Spatial relationship records:
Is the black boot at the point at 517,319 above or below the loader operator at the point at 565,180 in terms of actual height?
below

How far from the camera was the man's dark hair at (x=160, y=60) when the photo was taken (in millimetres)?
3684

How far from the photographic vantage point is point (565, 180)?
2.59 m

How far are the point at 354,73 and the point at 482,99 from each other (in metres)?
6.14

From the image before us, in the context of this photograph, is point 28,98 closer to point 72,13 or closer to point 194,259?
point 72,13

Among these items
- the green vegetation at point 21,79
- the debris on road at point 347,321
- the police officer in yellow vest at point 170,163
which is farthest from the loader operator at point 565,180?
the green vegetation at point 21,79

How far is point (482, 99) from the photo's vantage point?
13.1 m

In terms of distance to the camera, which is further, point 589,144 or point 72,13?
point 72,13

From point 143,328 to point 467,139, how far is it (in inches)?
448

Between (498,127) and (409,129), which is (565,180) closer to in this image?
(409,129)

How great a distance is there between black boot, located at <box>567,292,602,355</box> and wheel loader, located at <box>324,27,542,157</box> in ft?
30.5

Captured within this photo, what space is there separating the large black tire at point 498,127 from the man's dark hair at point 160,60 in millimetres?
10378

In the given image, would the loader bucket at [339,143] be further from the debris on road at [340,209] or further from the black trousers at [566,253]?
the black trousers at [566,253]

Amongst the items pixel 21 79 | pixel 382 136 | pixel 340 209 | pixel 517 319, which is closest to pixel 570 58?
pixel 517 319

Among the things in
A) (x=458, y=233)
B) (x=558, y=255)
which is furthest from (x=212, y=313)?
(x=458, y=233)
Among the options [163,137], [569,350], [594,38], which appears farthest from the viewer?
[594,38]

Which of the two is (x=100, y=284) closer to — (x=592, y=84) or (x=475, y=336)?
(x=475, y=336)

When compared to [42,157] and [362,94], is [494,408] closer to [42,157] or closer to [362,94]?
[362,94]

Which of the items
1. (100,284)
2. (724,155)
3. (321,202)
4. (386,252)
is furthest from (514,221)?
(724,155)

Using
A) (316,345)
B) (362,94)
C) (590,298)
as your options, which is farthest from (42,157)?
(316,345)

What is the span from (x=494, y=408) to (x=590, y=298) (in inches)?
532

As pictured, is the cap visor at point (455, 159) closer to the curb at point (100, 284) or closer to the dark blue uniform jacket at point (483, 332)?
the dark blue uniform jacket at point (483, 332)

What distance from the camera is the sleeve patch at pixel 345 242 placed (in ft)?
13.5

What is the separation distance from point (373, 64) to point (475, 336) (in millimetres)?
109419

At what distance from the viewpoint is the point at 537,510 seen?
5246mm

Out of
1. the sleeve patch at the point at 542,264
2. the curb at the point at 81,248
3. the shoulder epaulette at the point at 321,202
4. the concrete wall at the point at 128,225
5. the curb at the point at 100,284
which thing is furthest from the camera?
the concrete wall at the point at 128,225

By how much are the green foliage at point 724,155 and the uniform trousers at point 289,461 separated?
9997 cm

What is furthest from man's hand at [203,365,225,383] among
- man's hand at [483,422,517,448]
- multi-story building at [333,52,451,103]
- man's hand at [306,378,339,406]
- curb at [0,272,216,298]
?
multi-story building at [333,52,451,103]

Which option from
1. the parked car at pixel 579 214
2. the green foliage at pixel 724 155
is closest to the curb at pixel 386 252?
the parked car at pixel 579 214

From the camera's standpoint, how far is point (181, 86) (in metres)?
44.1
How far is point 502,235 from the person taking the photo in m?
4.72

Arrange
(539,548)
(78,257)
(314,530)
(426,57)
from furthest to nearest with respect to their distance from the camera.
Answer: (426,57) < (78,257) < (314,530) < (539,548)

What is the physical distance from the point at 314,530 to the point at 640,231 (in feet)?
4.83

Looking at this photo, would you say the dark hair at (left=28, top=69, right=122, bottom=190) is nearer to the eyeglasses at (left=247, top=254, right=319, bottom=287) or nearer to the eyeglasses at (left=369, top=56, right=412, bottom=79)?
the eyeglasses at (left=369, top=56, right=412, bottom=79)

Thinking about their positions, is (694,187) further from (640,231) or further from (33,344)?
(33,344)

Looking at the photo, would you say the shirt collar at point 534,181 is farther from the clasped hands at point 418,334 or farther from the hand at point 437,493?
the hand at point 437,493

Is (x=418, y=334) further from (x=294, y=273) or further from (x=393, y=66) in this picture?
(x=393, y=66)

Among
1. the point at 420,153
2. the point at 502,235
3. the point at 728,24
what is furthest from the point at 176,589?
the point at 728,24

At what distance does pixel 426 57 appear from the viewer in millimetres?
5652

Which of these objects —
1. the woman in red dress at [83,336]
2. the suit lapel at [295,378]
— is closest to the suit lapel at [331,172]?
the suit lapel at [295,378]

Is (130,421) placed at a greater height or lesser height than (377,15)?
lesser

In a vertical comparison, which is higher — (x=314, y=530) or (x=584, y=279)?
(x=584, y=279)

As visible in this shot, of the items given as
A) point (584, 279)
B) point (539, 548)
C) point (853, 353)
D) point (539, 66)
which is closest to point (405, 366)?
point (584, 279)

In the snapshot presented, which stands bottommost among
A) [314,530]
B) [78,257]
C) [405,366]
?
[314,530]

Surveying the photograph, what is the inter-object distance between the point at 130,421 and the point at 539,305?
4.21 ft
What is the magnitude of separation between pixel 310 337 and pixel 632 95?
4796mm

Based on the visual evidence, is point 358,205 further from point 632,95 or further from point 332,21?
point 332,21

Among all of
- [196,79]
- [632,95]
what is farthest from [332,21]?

__What you will do__
Take every line from the one containing "Thinking about their" to the end of the listing and output it exactly, with nothing else.

__Result below__
Thinking about their positions, is (694,187) further from (640,231) or further from (33,344)?
(33,344)

Looking at the photo, would you say the shirt collar at point 534,181 is farther from the clasped hands at point 418,334 or farther from the hand at point 437,493?
the hand at point 437,493

Is (x=418, y=334) further from (x=294, y=273) or further from (x=393, y=66) in this picture?
(x=393, y=66)

Among
1. the point at 420,153
2. the point at 502,235
3. the point at 728,24
what is furthest from the point at 176,589?
the point at 728,24

At what distance does pixel 426 57 appear from the viewer in millimetres?
5652

Which of these objects —
1. the woman in red dress at [83,336]
2. the suit lapel at [295,378]
— is closest to the suit lapel at [331,172]?
the suit lapel at [295,378]

Is (130,421) placed at a greater height or lesser height than (377,15)?
lesser

In a vertical comparison, which is higher — (x=314, y=530) or (x=584, y=279)?
(x=584, y=279)

As visible in this shot, of the items given as
A) point (584, 279)
B) point (539, 548)
C) point (853, 353)
D) point (539, 66)
which is closest to point (405, 366)?
point (584, 279)

In the snapshot presented, which stands bottommost among
A) [314,530]
B) [78,257]
C) [405,366]
?
[314,530]

Surveying the photograph, what is the inter-object distance between the point at 130,421 and the point at 539,305?
4.21 ft
What is the magnitude of separation between pixel 310 337 and pixel 632 95?
4796mm

Based on the visual evidence, is point 358,205 further from point 632,95 or further from point 332,21?
point 332,21

Among all of
- [196,79]
- [632,95]
what is farthest from [332,21]?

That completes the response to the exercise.